Page text
============
I am using MediaPipe to find the breed of a dog, if there is one, in a camera image. I first use ObjectDetector, and if it finds a dog, I send what is inside the bounding box to ImageClassifier, with a .tflite trained on dog breeds. The code for the cropping is below.
Questions:
- I believe I get more accurate results as I only send the cropped part, not the whole camera image, to ImageClassifier. Right?
- Can the cropping be made faster / smarter / easier? (Format is RGBA_8888)
- If I add some parts of the image above/below the bounding box to make the crop square, would that improve the accuracy?
- If I resize the square-cropped image to 224 x 224 pixels = the input shape of my model, would that improve the accuracy?
I have really tried to answer these questions myself through googling and experimenting, but not succeeded. Any advice from more experienced developers would be much appreciated.
det = detectionResult.detections()[saveIndex]
// Crop the image: Create a new mpImage with what is inside the bounding box
val l = det.boundingBox().left.toInt()
val t = det.boundingBox().top.toInt()
val w = det.boundingBox().width().toInt()
val h = det.boundingBox().height().toInt()
val size = w * h * 4
val smallBuffer = ByteBuffer.allocateDirect(size)
// Crop mpImage
val wtot = imageProxy.width
smallBuffer.rewind()
byteBuffer.rewind()
var pixel = ByteArray(4)
for (rowNumber in 0..h - 1) {
for (pixelNumber in 0..w - 1) {
val offset = (rowNumber + t) * wtot * 4 + (l + pixelNumber) * 4
pixel[0] = byteBuffer[offset]
pixel[1] = byteBuffer[offset + 1]
pixel[2] = byteBuffer[offset + 2]
pixel[3] = byteBuffer[offset + 3]
smallBuffer.put(pixel)
}
}
// Convert smallBuffer to mpImage
smallBuffer.rewind()
val bitmapBuffer2 = Bitmap.createBitmap(
w, h, Bitmap.Config.ARGB_8888
)
bitmapBuffer2.copyPixelsFromBuffer(smallBuffer)
val mpImage2 = BitmapImageBuilder(bitmapBuffer2).build()
// Run Image Classifier with cropped image as input
val classifierResult: ImageClassifierResult? =
imageClassifier.classify(mpImage2)
============
Task list
A. Quote the part of the dog-breed cropping post that opens with the words containing "val w = det.boundingBox().width().toInt()" and closes with "pixel = ByteArray(4)".
B. Answer these about the dog-breed cropping post:
(i) Which MediaPipe component is run first, before anything goes to ImageClassifier?
(ii) What format does the poster give for the camera image?
(iii) To what size in pixels does the poster consider resizing the square crop?

Record excerpts
============
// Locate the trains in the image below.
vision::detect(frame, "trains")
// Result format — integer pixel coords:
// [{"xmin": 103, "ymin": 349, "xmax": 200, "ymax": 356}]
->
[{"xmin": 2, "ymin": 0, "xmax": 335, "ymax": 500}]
============
Outputs by task
A.
val w = det.boundingBox().width().toInt()
val h = det.boundingBox().height().toInt()
val size = w * h * 4
val smallBuffer = ByteBuffer.allocateDirect(size)
// Crop mpImage
val wtot = imageProxy.width
smallBuffer.rewind()
byteBuffer.rewind()
var pixel = ByteArray(4)

B.
(i) ObjectDetector
(ii) RGBA_8888
(iii) 224 x 224 pixels